Tasks and exercises:
- A) In the commentary on McCain's choice of a running mate, copy everything from "Like Crist, Pawlenty" down to "the region anyway.", switching "moderate" to "centrist".
- B) Answer these questions using the commentary on McCain's choice of a running mate:
(i) How old is John McCain?
(ii) How old is Charlie Crist?
(iii) Who is the editorial page editor of the St. Petersburg Times?

For many political campaigns of late, journalists have written about the lack of importance of a vice presidential nominee to any national ticket. The presidential nominee is the focus of the voters' attention with little regard for the second spot, say the so-called experts.
In this unusual campaign year, it may be important, especially for the 71-year-old John McCain, the presumptive GOP candidate.
If elected, McCain will be the oldest to take office in the nation's history. If re-elected in 2012, he would be pushing 80, beyond the average life expectancy of American citizens.
Considering the vexing problems left to the next leader by George W. Bush, it is logical to assume the next four years will be a grueling test. The wars in Iraq and Afghanistan, the terrorism situation, a sluggish economy, and the immigration dilemma are just starters.
Also, McCain could be facing an ever stronger Democratic Congress, adding to his difficulties in governing.
(Permit me to compare myself with McCain on a strictly age basis. I'm five years older and have tried to keep in good condition. But I had a stroke 20 months ago and need a cane to get around. I tire easily, and my memory isn't what it was just a few years ago.)
As for McCain, he went through five tortuous years as a prisoner in North Vietnam. He has had some facial surgery for cancerous sun spots on his face. He has been an active politician for decades in the House and Senate. He ran a vigorous GOP primary campaign for president in 2000 and faces an even sterner test this year.
All of this explains why McCain needs a younger and more robust running mate. The names of Gov. Charlie Crist of Florida, Gov. Tom Pawlenty of Minnesota, and former Gov. Mike Huckabee of Arkansas, still in the primary race, have been mentioned.
At 51, the popular Crist, in the nation's fourth-largest state, would seem a sound choice. He helped McCain win the Florida primary, and his popularity has stretched over party lines in the Sunshine State.
However, he is a moderate and conservatives may be skeptical. Philip Gailey, the editorial page editor of the St. Petersburg Times, wrote on Sunday that Crist should reject the bid if McCain picks him. Gailey said Crist should "graciously decline," not because he isn't qualified but because he isn't ready at this point in his career for the national stage.
Like Crist, Pawlenty is a moderate who has won twice in usually blue Minnesota. Conservatives would be worried with him.
Huckabee would be an acceptable choice in the South, but McCain should run well in the region anyway.
The bottom line: McCain's choice will be watched closely.

Dataset records:

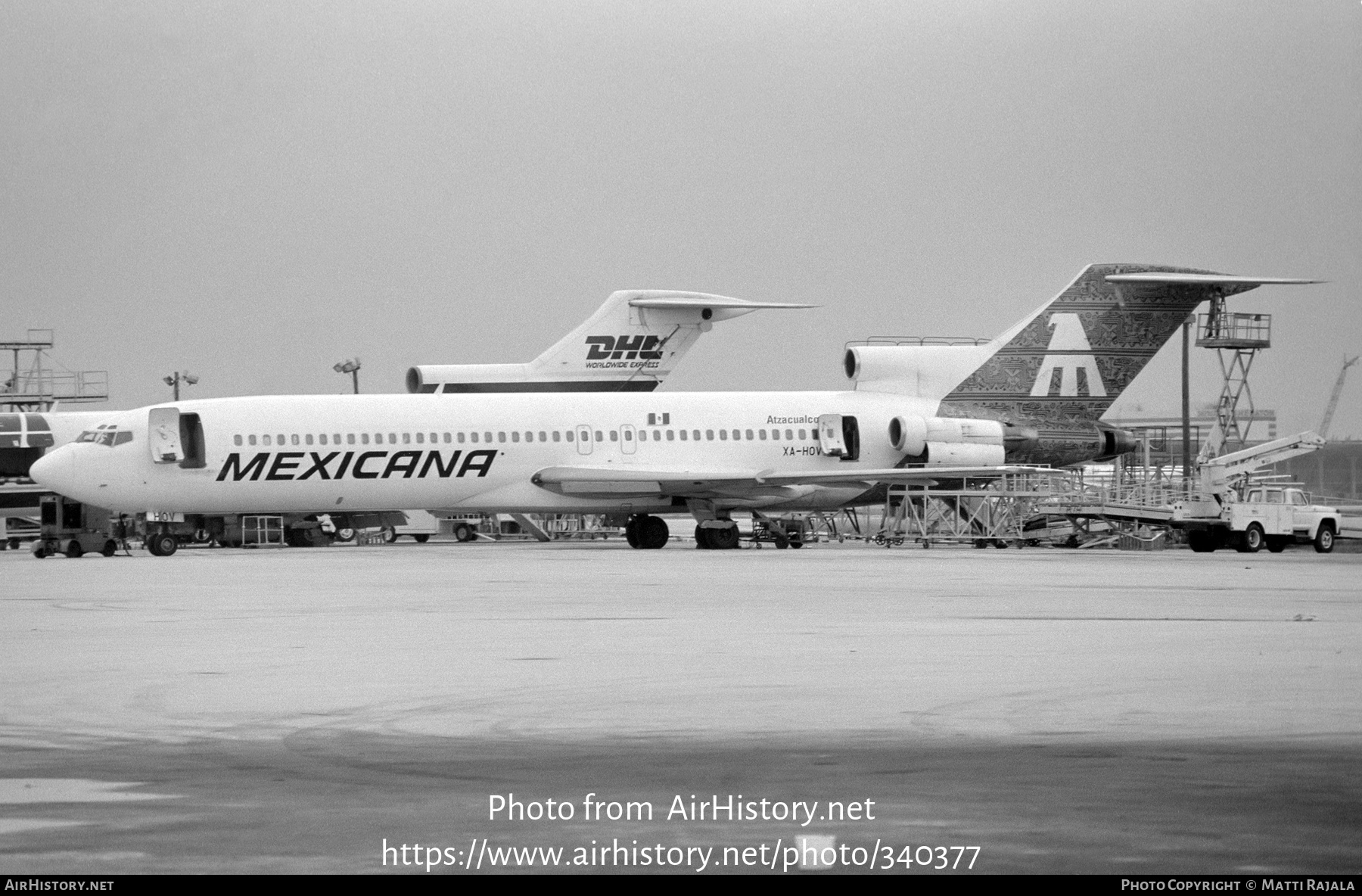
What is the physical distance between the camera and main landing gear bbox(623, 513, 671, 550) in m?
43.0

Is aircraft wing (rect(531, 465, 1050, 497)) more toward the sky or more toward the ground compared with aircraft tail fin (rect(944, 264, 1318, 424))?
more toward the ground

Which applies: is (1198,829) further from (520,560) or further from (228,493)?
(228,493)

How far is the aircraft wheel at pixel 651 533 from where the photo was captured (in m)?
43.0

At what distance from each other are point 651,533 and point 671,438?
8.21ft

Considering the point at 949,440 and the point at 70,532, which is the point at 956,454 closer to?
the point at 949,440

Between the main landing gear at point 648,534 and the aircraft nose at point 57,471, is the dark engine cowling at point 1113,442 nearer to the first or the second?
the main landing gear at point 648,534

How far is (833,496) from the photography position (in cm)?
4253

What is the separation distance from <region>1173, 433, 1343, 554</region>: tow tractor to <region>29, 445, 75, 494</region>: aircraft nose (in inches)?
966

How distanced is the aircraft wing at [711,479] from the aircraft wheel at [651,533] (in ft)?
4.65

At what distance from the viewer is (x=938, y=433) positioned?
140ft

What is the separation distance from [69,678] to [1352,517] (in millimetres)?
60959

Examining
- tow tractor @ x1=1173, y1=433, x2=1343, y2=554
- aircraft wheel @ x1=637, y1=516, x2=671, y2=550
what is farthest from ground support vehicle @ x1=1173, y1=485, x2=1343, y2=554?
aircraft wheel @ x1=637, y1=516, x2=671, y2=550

Expected results:
- A)
Like Crist, Pawlenty is a centrist who has won twice in usually blue Minnesota. Conservatives would be worried with him.
Huckabee would be an acceptable choice in the South, but McCain should run well in the region anyway.

- B)
(i) 71
(ii) 51
(iii) Philip Gailey